One comparison that does resonate can be found in the Wikipedia entry for Tsar Bomba, which provides a calculation that equates the explosion to a split-second’s output (.39 nanoseconds to be exact) of our Sun. For that evanescent moment, the explosion of Tsar Bomba was 1.4% as energetic as the Sun. Again, the numbers may be relatively opaque, but the intent is clear: that weapon produced more than one percent of the energy of the Sun! The same powerful Sun responsible for all of our plants, heat, and weather—that Sun! And we actually exploded this on our own planet? Damn. If we’d exploded 100 (and yes, we’ve exploded way more than a hundred nuclear weapons) at once, blasts on the Earth’s surface would be 1.4 times more powerful than the Sun.
Comparisons like this are meant to express a measurement of the unthinkable. While we were at NASA’s Kennedy Space Center, we noticed a similar comparison, which came up in several venues—tour guides mentioned it, plaques proclaimed it. The sound of launching a Saturn V rocket was the second-loudest event on earth, second only to the detonation of an atomic bomb. One of the interesting special features on the Trinity and Beyond DVD was a real-time nuclear weapons test, in which silence surrounds the visual explosion until the shock wave finally reaches the microphone. Usually, such a film is edited, and if there’s sound, it’s synced up with the image, or, even more common, the sound is musical soundtrack designed to stir an emotional response, which is what the comparisons convey in relation to scale.
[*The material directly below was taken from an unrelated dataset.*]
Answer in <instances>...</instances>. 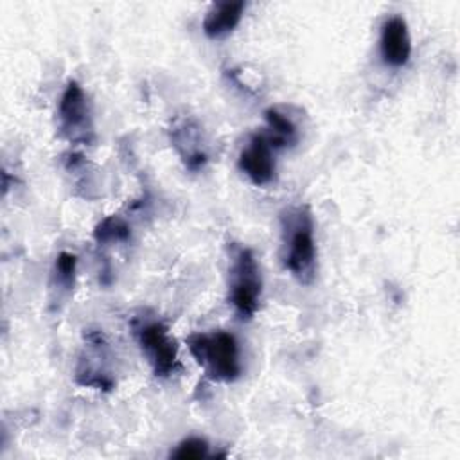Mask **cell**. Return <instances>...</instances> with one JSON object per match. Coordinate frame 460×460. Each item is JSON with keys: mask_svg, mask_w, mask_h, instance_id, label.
I'll list each match as a JSON object with an SVG mask.
<instances>
[{"mask_svg": "<svg viewBox=\"0 0 460 460\" xmlns=\"http://www.w3.org/2000/svg\"><path fill=\"white\" fill-rule=\"evenodd\" d=\"M273 147L262 133H253L239 153V169L253 185H268L275 178Z\"/></svg>", "mask_w": 460, "mask_h": 460, "instance_id": "8992f818", "label": "cell"}, {"mask_svg": "<svg viewBox=\"0 0 460 460\" xmlns=\"http://www.w3.org/2000/svg\"><path fill=\"white\" fill-rule=\"evenodd\" d=\"M129 225L119 216L104 217L93 230V237L97 243H122L129 239Z\"/></svg>", "mask_w": 460, "mask_h": 460, "instance_id": "8fae6325", "label": "cell"}, {"mask_svg": "<svg viewBox=\"0 0 460 460\" xmlns=\"http://www.w3.org/2000/svg\"><path fill=\"white\" fill-rule=\"evenodd\" d=\"M264 117H266V131H262V135L266 137V140L273 149H282L296 142L298 138L296 126L286 113L279 111L277 108H270L264 111Z\"/></svg>", "mask_w": 460, "mask_h": 460, "instance_id": "30bf717a", "label": "cell"}, {"mask_svg": "<svg viewBox=\"0 0 460 460\" xmlns=\"http://www.w3.org/2000/svg\"><path fill=\"white\" fill-rule=\"evenodd\" d=\"M230 262V302L244 320L252 318L261 304L262 279L257 259L250 248L234 246Z\"/></svg>", "mask_w": 460, "mask_h": 460, "instance_id": "3957f363", "label": "cell"}, {"mask_svg": "<svg viewBox=\"0 0 460 460\" xmlns=\"http://www.w3.org/2000/svg\"><path fill=\"white\" fill-rule=\"evenodd\" d=\"M59 129L70 140L88 142L92 135V113L84 90L79 83L70 81L59 99L58 106Z\"/></svg>", "mask_w": 460, "mask_h": 460, "instance_id": "5b68a950", "label": "cell"}, {"mask_svg": "<svg viewBox=\"0 0 460 460\" xmlns=\"http://www.w3.org/2000/svg\"><path fill=\"white\" fill-rule=\"evenodd\" d=\"M207 455H208V444L199 437H189L181 440L176 446V449L171 453V456L178 460H199V458H205Z\"/></svg>", "mask_w": 460, "mask_h": 460, "instance_id": "7c38bea8", "label": "cell"}, {"mask_svg": "<svg viewBox=\"0 0 460 460\" xmlns=\"http://www.w3.org/2000/svg\"><path fill=\"white\" fill-rule=\"evenodd\" d=\"M137 338L155 376L169 377L181 367L178 358V345L162 322L151 320L142 323L137 329Z\"/></svg>", "mask_w": 460, "mask_h": 460, "instance_id": "277c9868", "label": "cell"}, {"mask_svg": "<svg viewBox=\"0 0 460 460\" xmlns=\"http://www.w3.org/2000/svg\"><path fill=\"white\" fill-rule=\"evenodd\" d=\"M244 7L246 5L241 0L212 4L203 18V32L212 40L225 38L239 25Z\"/></svg>", "mask_w": 460, "mask_h": 460, "instance_id": "ba28073f", "label": "cell"}, {"mask_svg": "<svg viewBox=\"0 0 460 460\" xmlns=\"http://www.w3.org/2000/svg\"><path fill=\"white\" fill-rule=\"evenodd\" d=\"M282 262L302 284H311L316 273V243L313 217L307 207L296 205L282 212Z\"/></svg>", "mask_w": 460, "mask_h": 460, "instance_id": "6da1fadb", "label": "cell"}, {"mask_svg": "<svg viewBox=\"0 0 460 460\" xmlns=\"http://www.w3.org/2000/svg\"><path fill=\"white\" fill-rule=\"evenodd\" d=\"M172 142L185 164L190 171H199L207 164V151L203 149L201 138H199V128L192 122H183L174 128L172 131Z\"/></svg>", "mask_w": 460, "mask_h": 460, "instance_id": "9c48e42d", "label": "cell"}, {"mask_svg": "<svg viewBox=\"0 0 460 460\" xmlns=\"http://www.w3.org/2000/svg\"><path fill=\"white\" fill-rule=\"evenodd\" d=\"M187 345L203 370L221 383H232L241 376V354L235 336L228 331L196 332L187 338Z\"/></svg>", "mask_w": 460, "mask_h": 460, "instance_id": "7a4b0ae2", "label": "cell"}, {"mask_svg": "<svg viewBox=\"0 0 460 460\" xmlns=\"http://www.w3.org/2000/svg\"><path fill=\"white\" fill-rule=\"evenodd\" d=\"M379 52L383 61L395 68L410 61L411 40H410L406 20L402 16L395 14L383 22L381 36H379Z\"/></svg>", "mask_w": 460, "mask_h": 460, "instance_id": "52a82bcc", "label": "cell"}, {"mask_svg": "<svg viewBox=\"0 0 460 460\" xmlns=\"http://www.w3.org/2000/svg\"><path fill=\"white\" fill-rule=\"evenodd\" d=\"M75 264L77 259L74 253L68 252H61L56 259V273L58 279L61 280V284H65L66 288H70L74 284V277H75Z\"/></svg>", "mask_w": 460, "mask_h": 460, "instance_id": "4fadbf2b", "label": "cell"}]
</instances>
The Cold War is over now. In 1966, when the Cold War was sizzling and with five nations in the world’s nuclear club, the United States supposedly had 32,000 nuclear weapons. In 1988, when we were in college and the Cold War was waning, the Soviet Union is said to have had 45,000 nuclear weapons. This year, according to the Bulletin of Atomic Scientists, there remain more than 22,000 nuclear weapons in the world, with almost 8000 of them ready to go.